Given a policy $\mathbf{\pi} = (\pi_0, \dots, \pi_{\hor-1})$ , we can define its value function $V^\pi_\hi : \mathcal{S} \to \mathbb{R}$ at time $\hi \in [\hor]$ as the average cost-to-go incurred by that policy:

\begin{split} V^\pi_\hi (\st) &= \E \left[ \left( \sum_{i=\hi}^{\hor-1} c(\st_i, \act_i) \right) + c(\st_\hor) \mid \st_\hi = \st, \act_i = \pi_i(\st_i) \quad \forall \hi \le i < H \right] \\ &= \E \left[ \left( \sum_{i=\hi}^{\hor-1} \st_i^\top Q \st_i + \act_i^\top R \act_i \right) + \st_\hor^\top Q \st_\hor \mid \st_\hi = \st, \act_i = \pi_i(\st_i) \quad \forall \hi \le i < H \right] \\ \end{split}

(2.5)

The Q-function additionally conditions on the first action we take:

\begin{split} Q^\pi_\hi (\st, \act) &= \E \bigg[ \left( \sum_{i=\hi}^{\hor-1} c(\st_i, \act_i) \right) + c(\st_\hor) \\ &\qquad\qquad \mid (\st_\hi, \act_\hi) = (\st, \act), \act_i = \pi_i(\st_i) \quad \forall \hi \le i < H \bigg] \\ &= \E \bigg[ \left( \sum_{i=\hi}^{\hor-1} \st_i^\top Q \st_i + \act_i^\top R \act_i \right) + \st_\hor^\top Q \st_\hor \\ &\qquad\qquad \mid (\st_\hi, \act_\hi) = (\st, \act), \act_i = \pi_i(\st_i) \quad \forall \hi \le i < H \bigg] \\ \end{split}

(2.6)

Note that since we use cost instead of reward, the best policies are the ones with smaller values of the value function.

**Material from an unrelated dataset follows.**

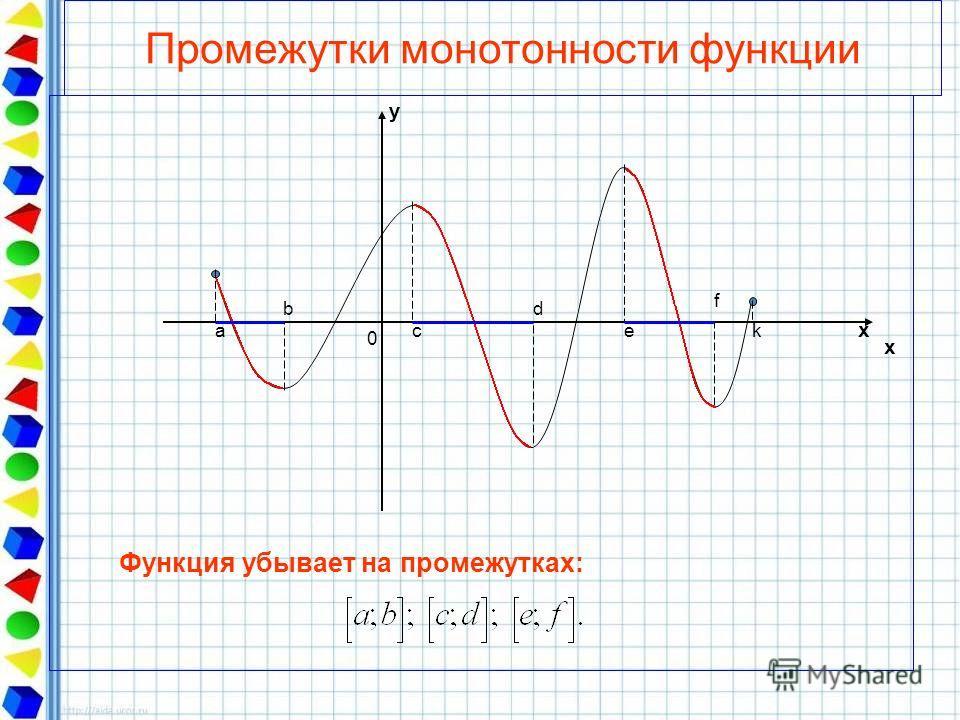 Промежутки монотонности функции a b c d e y x x 0 Функция убывает на промежутках: f k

2.4Optimality and the Riccati Equation¶

In this section, we’ll compute the optimal value function $V^\star_h$ , Q-function $Q^\star_h$ , and policy $\pi^\star_h$ in the linear quadratic regulator using dynamic programming in a very similar way to the DP algorithms in the MDP setting. Recall the definition of the optimal value function:

Definition 2.4 (Optimal value function in LQR)

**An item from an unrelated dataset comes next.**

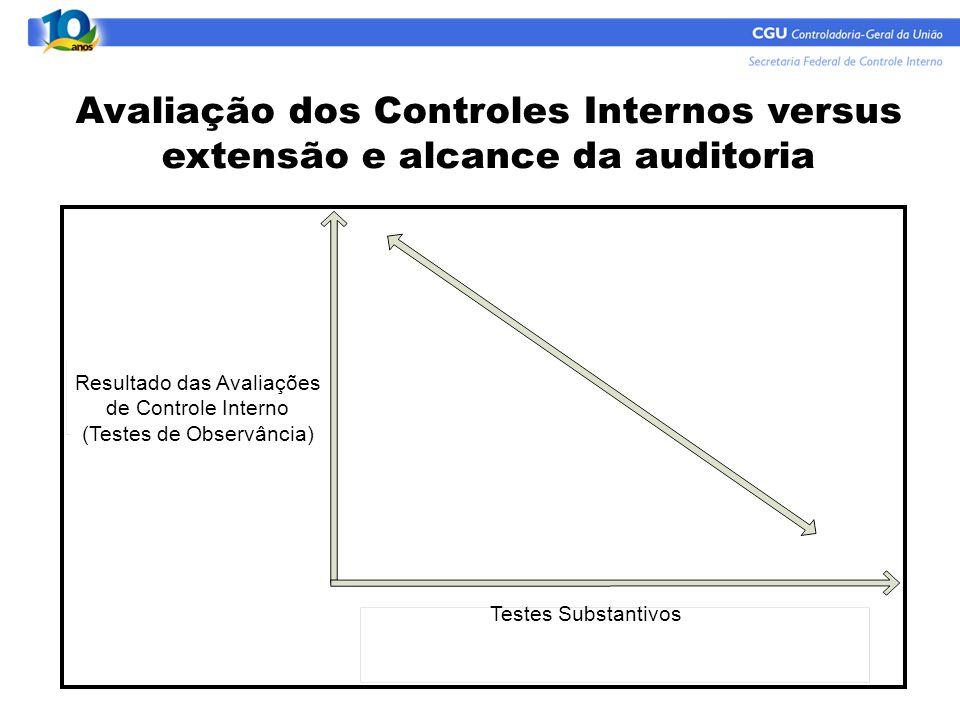 Avaliação dos Controles Internos versus extensão e alcance da auditoria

The optimal value function is the one that, at any time and in any state, achieves minimum cost across all policies:

\begin{split} V^\star_\hi(\st) &= \min_{\pi_\hi, \dots, \pi_{\hor-1}} V^\pi_\hi(\st) \\ &= \min_{\pi_{\hi}, \dots, \pi_{\hor-1}} \E \bigg[ \left( \sum_{i=\hi}^{\hor-1} \st_\hi^\top Q \st_\hi + \act_\hi^\top R \act_\hi \right) + \st_\hor^\top Q \st_\hor \\ &\hspace{8em} \mid \st_\hi = \st, \act_i = \pi_i(\st_i) \quad \forall \hi \le i < H \bigg] \\ \end{split}

(2.7)

The optimal Q-function is defined similarly, conditioned on the starting action as well:

\begin{split} Q^\star_\hi(\st, \act) &= \min_{\pi_\hi, \dots, \pi_{\hor-1}} Q^\pi_\hi(\st, \act) \\ &= \min_{\pi_{\hi}, \dots, \pi_{\hor-1}} \E \bigg[ \left( \sum_{i=\hi}^{\hor-1} \st_\hi^\top Q \st_\hi + \act_\hi^\top R \act_\hi \right) + \st_\hor^\top Q \st_\hor \\ &\hspace{8em} \mid \st_\hi = \st, \act_\hi = \act, \act_i = \pi_i(\st_i) \quad \forall \hi < i < H \bigg] \\ \end{split}

(2.8)

Both of the definitions above assume deterministic policies. Otherwise we would have to take an expectation over actions drawn from the policy, i.e. $\act_\hi \sim \pi_\hi (\st_\hi)$ .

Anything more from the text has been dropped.